C’est évidemment impossible.
Nous en convenons et le patron accepte la démission du très honorable mais très provisoire professeur de savoir-vivre.
Toute la matinée du lendemain, le Gros et moi nous nous livrons à une minutieuse exploration des locaux. Mais j’ai beau me mettre la cervelle à l’envers, je n’arrive pas à dénicher la bombe présumée.
— Tu crois qu’il a eu le temps de la placer ? finit par demander Sa Majesté meurtrie, d’une voix dolente de convalescent.
— Souviens-toi de ce qu’a entendu Mathias dans la villa où on le retenait prisonnier. « De toute façon, a dit la femme blonde, la présence de Cantot n’est plus nécessaire puisque tout est en place. » C’est assez clair, non !
Il opine.
Nous nous trouvons dans la salle d’armes. Il s’assied sur un banc.
— Ecoute, San-A, je pense à quèque chose…
— Alors tu as bien fait de t’asseoir, il faut mesurer ses efforts.
— Oh ! charrie pas, bougonne le Déshonoré. Vous dites une bombe ! Bien… Mais comment qu’elle explosera ? Comment qu’ils ont pu prévoir la seconde exacte que le Président Ramira Ramirez se trouverait dans telle ou telle pièce ?
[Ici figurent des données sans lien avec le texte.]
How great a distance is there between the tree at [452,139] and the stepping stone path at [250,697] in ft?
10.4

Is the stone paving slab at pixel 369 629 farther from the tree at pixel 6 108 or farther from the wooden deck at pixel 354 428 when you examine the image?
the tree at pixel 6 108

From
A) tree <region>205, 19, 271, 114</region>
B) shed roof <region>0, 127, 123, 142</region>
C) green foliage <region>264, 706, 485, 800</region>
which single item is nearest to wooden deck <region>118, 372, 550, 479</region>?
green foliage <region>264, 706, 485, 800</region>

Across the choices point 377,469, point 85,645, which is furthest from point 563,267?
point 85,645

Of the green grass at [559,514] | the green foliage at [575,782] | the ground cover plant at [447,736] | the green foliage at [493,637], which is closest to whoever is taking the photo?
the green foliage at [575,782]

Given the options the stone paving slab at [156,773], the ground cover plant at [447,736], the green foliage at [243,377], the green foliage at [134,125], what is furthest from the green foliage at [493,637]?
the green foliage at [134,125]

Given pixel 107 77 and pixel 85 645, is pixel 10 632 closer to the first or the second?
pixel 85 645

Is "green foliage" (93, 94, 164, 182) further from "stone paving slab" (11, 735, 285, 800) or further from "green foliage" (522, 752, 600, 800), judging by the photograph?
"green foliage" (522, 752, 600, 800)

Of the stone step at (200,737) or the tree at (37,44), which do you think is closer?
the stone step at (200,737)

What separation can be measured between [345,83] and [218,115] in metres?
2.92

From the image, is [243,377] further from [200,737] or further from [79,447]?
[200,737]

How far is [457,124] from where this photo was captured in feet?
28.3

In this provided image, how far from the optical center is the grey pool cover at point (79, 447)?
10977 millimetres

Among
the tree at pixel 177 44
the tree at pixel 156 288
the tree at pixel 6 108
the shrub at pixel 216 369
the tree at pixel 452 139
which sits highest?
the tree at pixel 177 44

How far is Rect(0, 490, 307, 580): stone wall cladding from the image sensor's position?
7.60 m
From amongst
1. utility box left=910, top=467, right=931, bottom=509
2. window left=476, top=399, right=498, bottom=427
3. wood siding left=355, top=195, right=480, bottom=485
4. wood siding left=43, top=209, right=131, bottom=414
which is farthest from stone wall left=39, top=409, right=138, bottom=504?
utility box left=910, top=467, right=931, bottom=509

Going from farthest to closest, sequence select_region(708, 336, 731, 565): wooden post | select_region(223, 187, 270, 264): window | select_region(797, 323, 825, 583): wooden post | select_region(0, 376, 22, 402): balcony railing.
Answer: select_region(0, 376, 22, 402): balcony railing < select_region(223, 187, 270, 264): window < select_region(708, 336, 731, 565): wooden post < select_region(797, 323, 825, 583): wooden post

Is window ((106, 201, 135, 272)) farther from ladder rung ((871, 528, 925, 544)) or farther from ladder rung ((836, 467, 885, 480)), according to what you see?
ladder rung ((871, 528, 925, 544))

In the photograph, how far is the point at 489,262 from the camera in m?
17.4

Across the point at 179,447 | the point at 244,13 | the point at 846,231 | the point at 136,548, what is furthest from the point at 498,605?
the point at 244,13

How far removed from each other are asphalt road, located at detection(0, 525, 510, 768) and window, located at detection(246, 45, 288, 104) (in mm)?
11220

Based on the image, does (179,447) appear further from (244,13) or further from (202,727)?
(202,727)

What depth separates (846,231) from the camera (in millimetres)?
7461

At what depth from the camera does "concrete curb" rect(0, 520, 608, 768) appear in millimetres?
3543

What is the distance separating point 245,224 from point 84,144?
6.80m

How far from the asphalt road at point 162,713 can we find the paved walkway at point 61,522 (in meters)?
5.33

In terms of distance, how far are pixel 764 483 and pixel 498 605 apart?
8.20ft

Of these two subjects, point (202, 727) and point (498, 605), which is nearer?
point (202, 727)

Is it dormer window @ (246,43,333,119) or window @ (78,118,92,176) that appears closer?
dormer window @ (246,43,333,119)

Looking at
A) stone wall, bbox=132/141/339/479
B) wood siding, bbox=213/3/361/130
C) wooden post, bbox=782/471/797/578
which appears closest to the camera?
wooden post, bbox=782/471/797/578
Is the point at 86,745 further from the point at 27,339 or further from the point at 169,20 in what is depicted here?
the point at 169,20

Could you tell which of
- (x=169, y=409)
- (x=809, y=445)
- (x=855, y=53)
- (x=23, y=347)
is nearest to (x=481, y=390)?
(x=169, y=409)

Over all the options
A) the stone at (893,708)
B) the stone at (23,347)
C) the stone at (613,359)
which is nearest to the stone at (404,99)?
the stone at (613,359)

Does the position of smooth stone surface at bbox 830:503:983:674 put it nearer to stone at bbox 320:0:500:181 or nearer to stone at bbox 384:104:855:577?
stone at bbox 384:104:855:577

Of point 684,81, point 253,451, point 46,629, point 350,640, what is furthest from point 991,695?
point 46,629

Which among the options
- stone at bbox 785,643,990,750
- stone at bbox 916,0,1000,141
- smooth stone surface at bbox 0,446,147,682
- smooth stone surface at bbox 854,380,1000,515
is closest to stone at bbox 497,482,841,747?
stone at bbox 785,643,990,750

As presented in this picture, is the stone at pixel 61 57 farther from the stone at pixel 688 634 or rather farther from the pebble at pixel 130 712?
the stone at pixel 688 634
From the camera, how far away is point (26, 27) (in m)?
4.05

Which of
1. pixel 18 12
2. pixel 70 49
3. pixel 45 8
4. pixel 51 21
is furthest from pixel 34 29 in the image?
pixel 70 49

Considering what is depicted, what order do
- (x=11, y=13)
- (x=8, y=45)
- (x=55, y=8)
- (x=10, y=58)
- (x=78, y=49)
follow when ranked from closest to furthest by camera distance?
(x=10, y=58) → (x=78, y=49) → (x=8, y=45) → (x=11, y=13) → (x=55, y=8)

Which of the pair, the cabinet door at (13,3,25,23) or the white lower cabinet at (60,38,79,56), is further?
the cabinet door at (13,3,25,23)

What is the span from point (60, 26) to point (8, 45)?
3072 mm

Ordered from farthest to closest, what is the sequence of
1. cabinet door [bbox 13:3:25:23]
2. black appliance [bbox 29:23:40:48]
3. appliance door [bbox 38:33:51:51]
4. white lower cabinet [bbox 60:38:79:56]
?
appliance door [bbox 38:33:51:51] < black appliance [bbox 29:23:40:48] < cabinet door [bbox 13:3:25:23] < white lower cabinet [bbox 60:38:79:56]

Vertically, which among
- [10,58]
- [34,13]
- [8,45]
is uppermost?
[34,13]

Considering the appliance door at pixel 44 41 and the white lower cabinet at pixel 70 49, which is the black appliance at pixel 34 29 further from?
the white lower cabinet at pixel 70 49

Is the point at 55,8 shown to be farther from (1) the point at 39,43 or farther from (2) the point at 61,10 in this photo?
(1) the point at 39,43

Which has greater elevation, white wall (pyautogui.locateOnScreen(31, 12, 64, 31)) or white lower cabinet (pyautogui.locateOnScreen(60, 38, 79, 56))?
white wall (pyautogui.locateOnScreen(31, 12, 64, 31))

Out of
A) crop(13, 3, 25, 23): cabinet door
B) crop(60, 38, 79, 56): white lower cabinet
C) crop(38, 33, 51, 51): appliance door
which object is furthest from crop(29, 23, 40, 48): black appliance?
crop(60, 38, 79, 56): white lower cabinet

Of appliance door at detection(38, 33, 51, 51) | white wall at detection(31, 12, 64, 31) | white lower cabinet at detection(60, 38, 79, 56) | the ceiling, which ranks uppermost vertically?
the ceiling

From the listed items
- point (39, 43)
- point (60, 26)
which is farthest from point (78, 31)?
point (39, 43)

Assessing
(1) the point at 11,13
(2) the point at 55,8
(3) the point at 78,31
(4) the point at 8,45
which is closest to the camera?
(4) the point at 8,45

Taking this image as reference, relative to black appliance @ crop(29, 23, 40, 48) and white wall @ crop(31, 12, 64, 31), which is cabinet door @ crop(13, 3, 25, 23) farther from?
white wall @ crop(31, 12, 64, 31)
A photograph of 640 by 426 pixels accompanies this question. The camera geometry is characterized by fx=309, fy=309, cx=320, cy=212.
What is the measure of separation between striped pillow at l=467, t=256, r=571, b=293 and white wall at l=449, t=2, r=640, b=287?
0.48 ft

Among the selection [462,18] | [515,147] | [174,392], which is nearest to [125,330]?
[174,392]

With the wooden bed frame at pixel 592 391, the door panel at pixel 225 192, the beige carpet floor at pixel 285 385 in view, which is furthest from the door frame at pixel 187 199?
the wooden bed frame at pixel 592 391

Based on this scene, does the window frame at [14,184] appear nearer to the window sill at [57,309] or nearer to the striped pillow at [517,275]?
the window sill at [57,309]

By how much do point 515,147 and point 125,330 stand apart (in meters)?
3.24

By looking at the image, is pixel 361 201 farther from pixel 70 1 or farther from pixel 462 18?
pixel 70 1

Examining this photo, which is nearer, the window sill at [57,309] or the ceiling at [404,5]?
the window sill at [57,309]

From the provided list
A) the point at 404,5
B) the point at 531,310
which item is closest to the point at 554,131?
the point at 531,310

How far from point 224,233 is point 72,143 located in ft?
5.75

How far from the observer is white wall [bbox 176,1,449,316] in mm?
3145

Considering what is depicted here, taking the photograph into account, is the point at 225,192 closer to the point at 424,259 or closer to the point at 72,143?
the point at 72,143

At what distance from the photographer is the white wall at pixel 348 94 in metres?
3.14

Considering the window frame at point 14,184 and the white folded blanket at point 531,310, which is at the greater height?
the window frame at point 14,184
Je sursaute. C’est fou ce que ça peut penser net, un type comme Béru. Ça ne se perd pas en divagations, ça va droit à la saine logique.
— Mais tu as raison, mon petit prodige, il faudra que quelqu’un la déclenche à l’instant voulu ! Ah ! tu es bien le Mozart de la déduction !
— Vois-tu, soupire-t-il, je crois z’en définitive que je suis meilleur flic que prof.
— Tu ne t’es pas si mal défendu pendant tes cours, Biquet ! Ils s’en souviendront de ces cinq jours de savoir-vivre, les gars de cette promotion.
— Tu crois ? espère l’Enflammé.
— Oui, fais-je, en mon âme et conscience, je le crois. Tu leur as tenu le bon langage et donné de bons conseils, Gros. Parce que tu es un homme sain et simple.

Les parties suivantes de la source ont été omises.